Relevante Inhalte für Ihre Zielgruppe
Wie bei allen Kommunikationsmaßnahmen sollten Entscheider zuerst definieren, wen sie mit ihrer Expertise erreichen wollen. Anschließend legen sie die Themenbereiche fest, mit denen sie ihre Zielgruppe ansprechen möchten. Daraus leiten sich dann Inhalte ab. Ohne definierte Zielgruppe ist es schwieriger Inhalte zu erzeugen, mit denen interagiert wird. Denn wer alle Menschen ansprechen möchte, spricht am Ende niemanden an. Besonders wichtig ist das für Meinungsführer, die sich auf LinkedIn positionieren möchten. Die Plattform beurteilt Beiträge – und unter anderem auch Personen – danach, wie relevant sie sind. Das misst sie anhand der Interaktionen mit einem Beitrag – und je mehr das in der ersten Zeit nach der Veröffentlichung sind, desto besser.
Wer alle Menschen ansprechen möchte, spricht am Ende niemanden an.
Mehrwert für mehr Engagement
Damit Leser auf Beiträge von Thought Leadern reagieren, sollten Beiträge einige Punkte erfüllen:
- Das Thema ist relevant für die Zielgruppe und bietet ihr einen Mehrwert.

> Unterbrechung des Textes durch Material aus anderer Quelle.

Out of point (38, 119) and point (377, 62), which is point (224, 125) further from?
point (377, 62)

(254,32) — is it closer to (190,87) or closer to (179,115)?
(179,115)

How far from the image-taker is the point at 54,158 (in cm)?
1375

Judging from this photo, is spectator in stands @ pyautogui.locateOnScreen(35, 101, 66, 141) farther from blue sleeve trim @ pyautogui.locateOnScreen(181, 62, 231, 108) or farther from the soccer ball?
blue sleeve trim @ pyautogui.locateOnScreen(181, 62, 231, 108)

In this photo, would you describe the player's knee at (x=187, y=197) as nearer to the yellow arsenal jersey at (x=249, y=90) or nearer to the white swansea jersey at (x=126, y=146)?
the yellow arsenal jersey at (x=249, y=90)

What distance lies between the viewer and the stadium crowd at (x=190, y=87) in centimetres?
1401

- Der Thought Leader nimmt eine klare Haltung ein. Sie oder er spricht aus der eigenen Expertise heraus, lässt persönliche Erfahrung mit einfließen, ordnet eine Situation ein oder stellt sie in neuem Licht dar. Das reizt Leser, dem Beitrag zuzustimmen oder ihn abzulehnen – beides verleitet zu einer Interaktion. Je mehr Personen mit einem Beitrag interagieren, desto größer ist seine organische Reichweite. Dabei zählt der Mut zur eigenen Meinung: Wenn Entscheider versuchen, es allen Recht zu machen, verwässert das ihre Position. Neutrale Aussagen sollten Thought Leader vermeiden.

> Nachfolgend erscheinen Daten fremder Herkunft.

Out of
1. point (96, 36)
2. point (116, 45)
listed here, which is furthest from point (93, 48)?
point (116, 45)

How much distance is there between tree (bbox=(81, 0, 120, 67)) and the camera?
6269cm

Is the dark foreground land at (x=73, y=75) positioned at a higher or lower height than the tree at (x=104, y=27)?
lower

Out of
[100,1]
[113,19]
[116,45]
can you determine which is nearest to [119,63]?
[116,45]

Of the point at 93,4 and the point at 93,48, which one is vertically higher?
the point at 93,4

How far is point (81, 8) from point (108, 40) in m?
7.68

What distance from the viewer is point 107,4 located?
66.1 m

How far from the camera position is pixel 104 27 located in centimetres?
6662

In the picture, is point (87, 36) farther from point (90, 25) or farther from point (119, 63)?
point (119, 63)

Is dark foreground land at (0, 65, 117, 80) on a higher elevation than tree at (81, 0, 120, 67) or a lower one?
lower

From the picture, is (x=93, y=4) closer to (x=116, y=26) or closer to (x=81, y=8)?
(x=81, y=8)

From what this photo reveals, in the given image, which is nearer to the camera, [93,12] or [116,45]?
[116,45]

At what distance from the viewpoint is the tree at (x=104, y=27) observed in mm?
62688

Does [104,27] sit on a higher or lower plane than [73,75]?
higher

- Der Beitrag ist in verständlicher Sprache geschrieben, passt sich allerdings sprachlich an die Zielgruppe an.
- Der Beitrag ist in sich geschlossen. Das heißt, er bietet Lesern alle Informationen, die sie brauchen, um die Haltung des Thought Leaders zu verstehen und darauf zu reagieren. Deshalb empfiehlt es sich, auf Verlinkungen zu anderen Beiträgen oder externen Quellen zu verzichten. Zum einen rufen nur wenige Leser solche weiterführenden Links auf. Zum anderen ist es für sie aufwändig, wieder zurück zum Feed zu kommen, um auf den Beitrag zu reagieren.
- Thought Leader formulieren ihre Position allgemein, sodass ihre Zielgruppe sich damit identifizieren kann. Sie fordern beispielsweise ihre Branche eher dazu auf, etwas zu tun, anstatt darüber zu berichten, wie sie selbst oder ihr Unternehmen handelt („wir im Unternehmen machen das so“).
- Ein Call-to-Action am Ende eines Beitrags kann je nach Thema Leser auffordern, ihre Sicht darauf als Kommentar zu teilen.
All das vereinfacht es Lesern, den Beitrag zu liken, zu teilen, zu kommentieren oder auf eine andere Art und Weise damit zu interagieren – Ziel ist, eine Diskussion in Gang zu setzen, in der sich auch Leser untereinander austauschen.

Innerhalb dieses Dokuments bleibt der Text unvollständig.